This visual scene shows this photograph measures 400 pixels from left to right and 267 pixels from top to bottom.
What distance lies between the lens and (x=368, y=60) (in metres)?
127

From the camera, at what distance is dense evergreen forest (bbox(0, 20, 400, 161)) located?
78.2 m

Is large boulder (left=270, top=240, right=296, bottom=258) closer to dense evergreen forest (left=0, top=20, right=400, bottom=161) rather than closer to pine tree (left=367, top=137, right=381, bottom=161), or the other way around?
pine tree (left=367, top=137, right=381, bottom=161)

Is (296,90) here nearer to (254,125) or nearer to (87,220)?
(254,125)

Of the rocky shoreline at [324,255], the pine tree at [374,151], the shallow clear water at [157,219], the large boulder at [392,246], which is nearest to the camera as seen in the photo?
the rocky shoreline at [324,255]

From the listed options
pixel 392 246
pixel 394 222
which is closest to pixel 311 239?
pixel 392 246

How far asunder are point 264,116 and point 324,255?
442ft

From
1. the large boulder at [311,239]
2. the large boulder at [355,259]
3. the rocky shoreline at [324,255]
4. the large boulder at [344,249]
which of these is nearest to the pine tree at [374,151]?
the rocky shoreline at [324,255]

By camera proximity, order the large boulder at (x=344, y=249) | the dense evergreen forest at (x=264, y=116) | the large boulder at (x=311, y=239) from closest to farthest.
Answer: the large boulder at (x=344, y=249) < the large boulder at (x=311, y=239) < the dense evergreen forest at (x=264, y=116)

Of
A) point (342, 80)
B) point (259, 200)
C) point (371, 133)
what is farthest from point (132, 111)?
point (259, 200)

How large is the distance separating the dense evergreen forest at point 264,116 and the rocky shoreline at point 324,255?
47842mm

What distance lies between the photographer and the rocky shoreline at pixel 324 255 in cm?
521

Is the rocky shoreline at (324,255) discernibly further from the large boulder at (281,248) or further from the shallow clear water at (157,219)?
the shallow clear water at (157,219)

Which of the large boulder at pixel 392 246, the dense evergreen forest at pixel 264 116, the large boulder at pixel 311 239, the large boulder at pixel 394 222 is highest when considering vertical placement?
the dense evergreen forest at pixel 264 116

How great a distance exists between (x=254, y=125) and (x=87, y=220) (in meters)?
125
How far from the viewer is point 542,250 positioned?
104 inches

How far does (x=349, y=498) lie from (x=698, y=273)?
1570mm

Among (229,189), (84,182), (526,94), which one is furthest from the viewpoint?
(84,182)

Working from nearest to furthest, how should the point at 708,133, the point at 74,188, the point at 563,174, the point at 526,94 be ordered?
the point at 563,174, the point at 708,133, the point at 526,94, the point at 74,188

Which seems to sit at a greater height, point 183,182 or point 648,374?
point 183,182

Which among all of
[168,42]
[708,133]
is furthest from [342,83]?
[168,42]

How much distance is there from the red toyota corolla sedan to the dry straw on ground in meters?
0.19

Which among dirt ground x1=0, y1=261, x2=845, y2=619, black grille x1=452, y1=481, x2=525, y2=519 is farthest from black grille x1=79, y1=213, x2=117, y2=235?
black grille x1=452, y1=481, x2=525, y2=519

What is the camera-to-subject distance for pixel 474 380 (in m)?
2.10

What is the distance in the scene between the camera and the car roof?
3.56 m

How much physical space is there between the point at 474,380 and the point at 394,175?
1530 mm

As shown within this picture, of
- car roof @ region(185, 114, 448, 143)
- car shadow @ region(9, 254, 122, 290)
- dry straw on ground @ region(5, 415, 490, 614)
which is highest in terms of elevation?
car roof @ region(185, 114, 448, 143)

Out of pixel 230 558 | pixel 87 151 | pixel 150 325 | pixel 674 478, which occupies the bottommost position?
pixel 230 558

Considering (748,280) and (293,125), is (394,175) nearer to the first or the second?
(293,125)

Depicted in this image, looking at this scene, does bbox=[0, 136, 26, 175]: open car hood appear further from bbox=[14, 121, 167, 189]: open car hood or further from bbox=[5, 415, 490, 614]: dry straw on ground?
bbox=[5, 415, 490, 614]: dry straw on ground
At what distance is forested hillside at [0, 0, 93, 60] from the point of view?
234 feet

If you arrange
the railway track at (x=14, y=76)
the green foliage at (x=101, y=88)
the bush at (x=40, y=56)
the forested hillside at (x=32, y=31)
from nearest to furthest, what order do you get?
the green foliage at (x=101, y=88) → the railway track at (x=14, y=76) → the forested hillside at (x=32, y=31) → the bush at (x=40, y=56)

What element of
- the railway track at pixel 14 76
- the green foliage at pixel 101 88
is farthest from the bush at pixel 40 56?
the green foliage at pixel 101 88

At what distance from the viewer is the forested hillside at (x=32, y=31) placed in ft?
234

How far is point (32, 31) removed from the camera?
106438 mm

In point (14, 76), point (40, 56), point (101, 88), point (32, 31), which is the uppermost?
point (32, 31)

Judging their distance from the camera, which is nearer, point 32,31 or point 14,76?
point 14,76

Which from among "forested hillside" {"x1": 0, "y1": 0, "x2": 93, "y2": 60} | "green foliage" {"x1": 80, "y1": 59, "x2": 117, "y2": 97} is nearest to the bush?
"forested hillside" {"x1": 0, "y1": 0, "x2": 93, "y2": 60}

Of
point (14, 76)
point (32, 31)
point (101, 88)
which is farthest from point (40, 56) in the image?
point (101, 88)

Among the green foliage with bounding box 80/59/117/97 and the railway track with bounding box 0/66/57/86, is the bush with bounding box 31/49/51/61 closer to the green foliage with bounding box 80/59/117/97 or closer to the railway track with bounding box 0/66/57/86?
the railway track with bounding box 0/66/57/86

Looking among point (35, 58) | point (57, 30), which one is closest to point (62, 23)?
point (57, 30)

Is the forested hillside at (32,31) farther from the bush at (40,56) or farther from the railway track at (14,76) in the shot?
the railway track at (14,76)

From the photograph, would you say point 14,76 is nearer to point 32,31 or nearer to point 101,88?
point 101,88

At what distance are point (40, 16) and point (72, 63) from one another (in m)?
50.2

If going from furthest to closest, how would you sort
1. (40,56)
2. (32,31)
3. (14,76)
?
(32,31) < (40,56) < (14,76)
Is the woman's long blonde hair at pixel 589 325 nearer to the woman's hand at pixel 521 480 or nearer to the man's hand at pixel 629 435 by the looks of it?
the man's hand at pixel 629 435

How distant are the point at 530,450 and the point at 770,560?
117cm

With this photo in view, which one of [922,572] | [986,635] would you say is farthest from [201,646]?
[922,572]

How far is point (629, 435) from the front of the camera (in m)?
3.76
+-------+
* _SET TASK_
Rewrite the whole listing above, changing every "photographer" to "camera operator" and leaving everything else as it is.

* _RESULT OF THIS EXERCISE_
This visual scene shows this photograph measures 400 pixels from left to right and 267 pixels from top to bottom.
What distance lies between the lens and (x=368, y=60) (in metres)?
127

From the camera, at what distance is dense evergreen forest (bbox(0, 20, 400, 161)) located?
78.2 m

Is large boulder (left=270, top=240, right=296, bottom=258) closer to dense evergreen forest (left=0, top=20, right=400, bottom=161) rather than closer to pine tree (left=367, top=137, right=381, bottom=161), or the other way around?
pine tree (left=367, top=137, right=381, bottom=161)

Is (296,90) here nearer to (254,125) or nearer to (87,220)?
(254,125)

Of the rocky shoreline at [324,255], the pine tree at [374,151], the shallow clear water at [157,219], the large boulder at [392,246], which is nearest to the camera as seen in the photo?
the rocky shoreline at [324,255]

From the listed options
pixel 392 246
pixel 394 222
which is closest to pixel 311 239?
pixel 392 246

How far asunder are point 264,116 and point 324,255?
442ft

From
1. the large boulder at [311,239]
2. the large boulder at [355,259]
3. the rocky shoreline at [324,255]
4. the large boulder at [344,249]
which of these is nearest to the pine tree at [374,151]?
the rocky shoreline at [324,255]

By camera proximity, order the large boulder at (x=344, y=249) | the dense evergreen forest at (x=264, y=116) | the large boulder at (x=311, y=239) from closest to farthest.
Answer: the large boulder at (x=344, y=249) < the large boulder at (x=311, y=239) < the dense evergreen forest at (x=264, y=116)

Of
A) point (342, 80)
B) point (259, 200)
C) point (371, 133)
what is farthest from point (132, 111)?
point (259, 200)

How large is the distance separating the dense evergreen forest at point 264,116 and the rocky shoreline at point 324,255?
47842mm

What distance lies between the camera operator and the rocky shoreline at pixel 324 255 in cm?
521

Is the rocky shoreline at (324,255) discernibly further from the large boulder at (281,248) or further from the shallow clear water at (157,219)?
the shallow clear water at (157,219)

Which of the large boulder at pixel 392 246, the dense evergreen forest at pixel 264 116, the large boulder at pixel 311 239, the large boulder at pixel 394 222 is highest when considering vertical placement?
the dense evergreen forest at pixel 264 116

How great a distance exists between (x=254, y=125) and (x=87, y=220) (in meters)?
125
How far from the viewer is point 542,250 positioned?
104 inches

How far does (x=349, y=498) lie from (x=698, y=273)?
1570mm

Among (229,189), (84,182), (526,94), which one is furthest from the viewpoint?
(84,182)

Working from nearest to furthest, how should the point at 708,133, the point at 74,188, the point at 563,174, the point at 526,94 be ordered?
the point at 563,174, the point at 708,133, the point at 526,94, the point at 74,188

Which seems to sit at a greater height, point 183,182 or point 648,374?
point 183,182

Which among all of
[168,42]
[708,133]
is furthest from [342,83]?
[168,42]

How much distance is there from the red toyota corolla sedan to the dry straw on ground in meters?
0.19

Which among dirt ground x1=0, y1=261, x2=845, y2=619, black grille x1=452, y1=481, x2=525, y2=519 is farthest from black grille x1=79, y1=213, x2=117, y2=235?
black grille x1=452, y1=481, x2=525, y2=519

What is the camera-to-subject distance for pixel 474 380 (in m)?
2.10

What is the distance in the scene between the camera and the car roof?
3.56 m

How much physical space is there between the point at 474,380 and the point at 394,175?
1530 mm

As shown within this picture, of
- car roof @ region(185, 114, 448, 143)
- car shadow @ region(9, 254, 122, 290)
- dry straw on ground @ region(5, 415, 490, 614)
which is highest in terms of elevation?
car roof @ region(185, 114, 448, 143)

Out of pixel 230 558 | pixel 87 151 | pixel 150 325 | pixel 674 478, which occupies the bottommost position?
pixel 230 558

Considering (748,280) and (293,125), is (394,175) nearer to the first or the second?
(293,125)

Depicted in this image, looking at this scene, does bbox=[0, 136, 26, 175]: open car hood appear further from bbox=[14, 121, 167, 189]: open car hood or further from bbox=[5, 415, 490, 614]: dry straw on ground?
bbox=[5, 415, 490, 614]: dry straw on ground
At what distance is forested hillside at [0, 0, 93, 60] from the point of view?
234 feet

If you arrange
the railway track at (x=14, y=76)
the green foliage at (x=101, y=88)
the bush at (x=40, y=56)
the forested hillside at (x=32, y=31)
from nearest to furthest, what order do you get?
the green foliage at (x=101, y=88) → the railway track at (x=14, y=76) → the forested hillside at (x=32, y=31) → the bush at (x=40, y=56)

What element of
- the railway track at pixel 14 76
- the green foliage at pixel 101 88
is farthest from the bush at pixel 40 56?
the green foliage at pixel 101 88

At what distance from the viewer is the forested hillside at (x=32, y=31) placed in ft?
234

How far is point (32, 31) removed from the camera?
106438 mm

In point (14, 76), point (40, 56), point (101, 88), point (32, 31), which is the uppermost?
point (32, 31)

Judging their distance from the camera, which is nearer, point 32,31 or point 14,76?
point 14,76

Which from among "forested hillside" {"x1": 0, "y1": 0, "x2": 93, "y2": 60} | "green foliage" {"x1": 80, "y1": 59, "x2": 117, "y2": 97} is nearest to the bush?
"forested hillside" {"x1": 0, "y1": 0, "x2": 93, "y2": 60}

Of
point (14, 76)
point (32, 31)
point (101, 88)
which is farthest from point (40, 56) in the image?
point (101, 88)

Among the green foliage with bounding box 80/59/117/97 and the railway track with bounding box 0/66/57/86, is the bush with bounding box 31/49/51/61 closer to the green foliage with bounding box 80/59/117/97 or closer to the railway track with bounding box 0/66/57/86?
the railway track with bounding box 0/66/57/86

Looking among point (35, 58) | point (57, 30), which one is closest to point (62, 23)?
point (57, 30)

Is the forested hillside at (32,31) farther from the bush at (40,56) or farther from the railway track at (14,76) in the shot?
the railway track at (14,76)

From the photograph, would you say point 14,76 is nearer to point 32,31 or nearer to point 101,88?
point 101,88

At what distance are point (40, 16) and point (72, 63) from one another (in m)?
50.2

If going from furthest to closest, how would you sort
1. (40,56)
2. (32,31)
3. (14,76)
?
(32,31) < (40,56) < (14,76)
Is the woman's long blonde hair at pixel 589 325 nearer to the woman's hand at pixel 521 480 or nearer to the man's hand at pixel 629 435 by the looks of it?
the man's hand at pixel 629 435

How distant are the point at 530,450 and the point at 770,560?
117cm

With this photo in view, which one of [922,572] | [986,635] would you say is farthest from [201,646]?
[922,572]

How far is point (629, 435) from the front of the camera (in m)?
3.76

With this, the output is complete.